WHAT IS BEING ASKED =
Update the data below by replacing every "white candle" with "wax candle" and changing nothing else. Leave the pictures out of your answer.

(Spatial relation data)

____________________

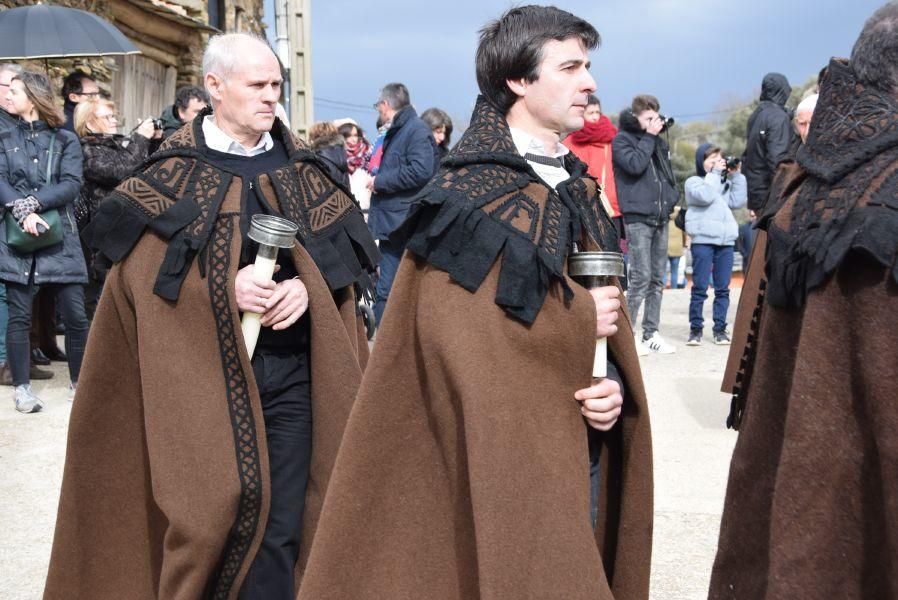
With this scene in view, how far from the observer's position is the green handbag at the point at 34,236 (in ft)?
24.2

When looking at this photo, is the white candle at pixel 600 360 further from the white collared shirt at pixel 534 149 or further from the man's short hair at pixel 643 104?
the man's short hair at pixel 643 104

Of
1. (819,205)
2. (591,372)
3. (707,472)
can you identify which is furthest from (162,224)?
(707,472)

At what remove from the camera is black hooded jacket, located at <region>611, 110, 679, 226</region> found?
30.2ft

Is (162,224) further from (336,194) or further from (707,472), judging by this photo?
(707,472)

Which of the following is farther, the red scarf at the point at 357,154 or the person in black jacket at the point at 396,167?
the red scarf at the point at 357,154

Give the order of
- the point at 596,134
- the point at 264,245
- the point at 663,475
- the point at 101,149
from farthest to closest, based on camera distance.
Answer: the point at 596,134, the point at 101,149, the point at 663,475, the point at 264,245

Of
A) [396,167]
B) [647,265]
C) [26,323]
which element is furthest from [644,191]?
[26,323]

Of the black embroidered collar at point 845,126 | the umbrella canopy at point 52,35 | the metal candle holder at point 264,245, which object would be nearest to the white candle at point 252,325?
the metal candle holder at point 264,245

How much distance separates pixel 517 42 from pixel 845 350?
117 cm

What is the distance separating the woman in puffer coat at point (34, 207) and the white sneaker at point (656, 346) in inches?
190

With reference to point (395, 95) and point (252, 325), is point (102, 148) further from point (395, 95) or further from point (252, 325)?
point (252, 325)

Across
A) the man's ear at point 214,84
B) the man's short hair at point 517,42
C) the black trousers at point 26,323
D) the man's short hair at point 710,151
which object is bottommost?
the black trousers at point 26,323

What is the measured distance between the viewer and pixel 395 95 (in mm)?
9266

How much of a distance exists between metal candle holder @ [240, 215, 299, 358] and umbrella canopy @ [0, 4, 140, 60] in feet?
18.5
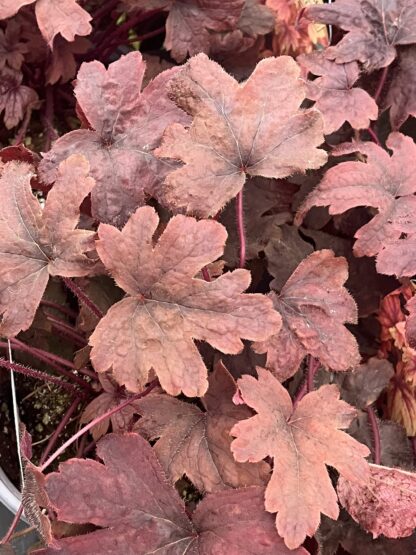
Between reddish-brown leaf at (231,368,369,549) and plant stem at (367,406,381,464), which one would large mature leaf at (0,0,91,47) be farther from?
plant stem at (367,406,381,464)

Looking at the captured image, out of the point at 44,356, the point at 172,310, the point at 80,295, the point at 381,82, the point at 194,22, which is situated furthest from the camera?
the point at 194,22

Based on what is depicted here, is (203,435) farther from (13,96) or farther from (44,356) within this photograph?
(13,96)

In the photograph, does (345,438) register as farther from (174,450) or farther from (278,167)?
(278,167)

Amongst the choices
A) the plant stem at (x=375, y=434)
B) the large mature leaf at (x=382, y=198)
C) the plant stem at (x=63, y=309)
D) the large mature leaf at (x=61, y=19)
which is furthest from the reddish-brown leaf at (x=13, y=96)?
the plant stem at (x=375, y=434)

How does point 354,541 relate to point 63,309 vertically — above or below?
below

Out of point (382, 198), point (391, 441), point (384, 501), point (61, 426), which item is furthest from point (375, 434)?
point (61, 426)

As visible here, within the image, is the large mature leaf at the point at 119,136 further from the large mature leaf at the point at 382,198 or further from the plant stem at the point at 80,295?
the large mature leaf at the point at 382,198
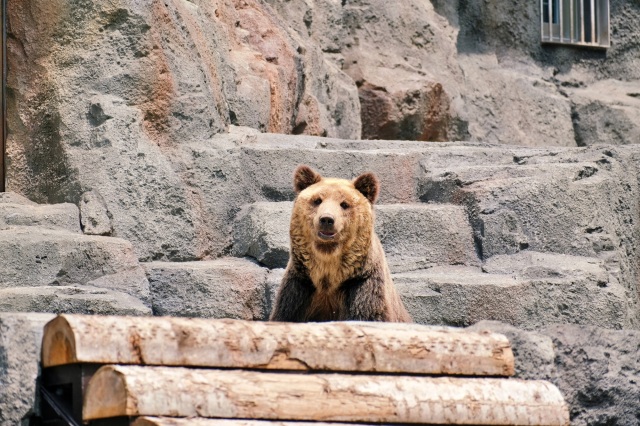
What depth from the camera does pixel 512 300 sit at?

____________________

TASK OUTPUT =
With this scene in view, how far from the observer's position is the green handbag at the point at 34,236 (in ft)?
24.2

When looking at this photo, is the wax candle at pixel 600 360 further from the white collared shirt at pixel 534 149 or further from the man's short hair at pixel 643 104?
the man's short hair at pixel 643 104

Of
1. (819,205)
2. (591,372)
3. (707,472)
can you identify which is furthest from (162,224)?
(707,472)

At what remove from the camera is black hooded jacket, located at <region>611, 110, 679, 226</region> found?
30.2ft

Is (162,224) further from (336,194) or further from (707,472), judging by this photo?
(707,472)

Which of the following is farther, the red scarf at the point at 357,154 or the person in black jacket at the point at 396,167?
the red scarf at the point at 357,154

Give the order of
- the point at 596,134
- the point at 264,245
- the point at 663,475
- the point at 101,149
from farthest to closest, based on camera distance.
Answer: the point at 596,134, the point at 101,149, the point at 663,475, the point at 264,245

Of
A) [396,167]
B) [647,265]
C) [26,323]
which element is furthest from [644,191]?
[26,323]

Of the black embroidered collar at point 845,126 | the umbrella canopy at point 52,35 | the metal candle holder at point 264,245, which object would be nearest to the wax candle at point 252,325?
the metal candle holder at point 264,245

How much distance separates pixel 517 42 from pixel 845 350?
117 cm

What is the distance separating the woman in puffer coat at point (34, 207) and the white sneaker at point (656, 346) in inches?
190

With reference to point (395, 95) and point (252, 325), is point (102, 148) further from point (395, 95) or further from point (252, 325)?
point (252, 325)

Across
A) the man's ear at point 214,84
B) the man's short hair at point 517,42
C) the black trousers at point 26,323
D) the man's short hair at point 710,151
which object is bottommost?
the black trousers at point 26,323

What is the measured distance between the viewer and pixel 395 95 (in mm)?
9266

How much of a distance exists between metal candle holder @ [240, 215, 299, 358] and umbrella canopy @ [0, 4, 140, 60] in feet?
18.5
Between reddish-brown leaf at (231,368,369,549) and plant stem at (367,406,381,464), which one would large mature leaf at (0,0,91,47) be farther from?
plant stem at (367,406,381,464)

Looking at the captured image, out of the point at 44,356, the point at 172,310, the point at 80,295, the point at 381,82, the point at 194,22, which is situated furthest from the camera?
the point at 194,22

Based on what is depicted here, is (203,435) farther from (13,96) or farther from (44,356) within this photograph?
(13,96)

In the photograph, does (345,438) register as farther from (174,450) or farther from (278,167)?
(278,167)

Amongst the choices
A) the plant stem at (x=375, y=434)
B) the large mature leaf at (x=382, y=198)
C) the plant stem at (x=63, y=309)
D) the large mature leaf at (x=61, y=19)
which is furthest from the reddish-brown leaf at (x=13, y=96)?
the plant stem at (x=375, y=434)

How does point 354,541 relate to point 63,309 vertically — above or below?
below

Out of point (382, 198), point (391, 441), point (384, 501), point (61, 426), which item is furthest from point (375, 434)?
point (61, 426)

As visible here, within the image, is the large mature leaf at the point at 119,136 further from the large mature leaf at the point at 382,198 or further from the plant stem at the point at 80,295?
the large mature leaf at the point at 382,198
What depth from the camera does pixel 512 300 sit at?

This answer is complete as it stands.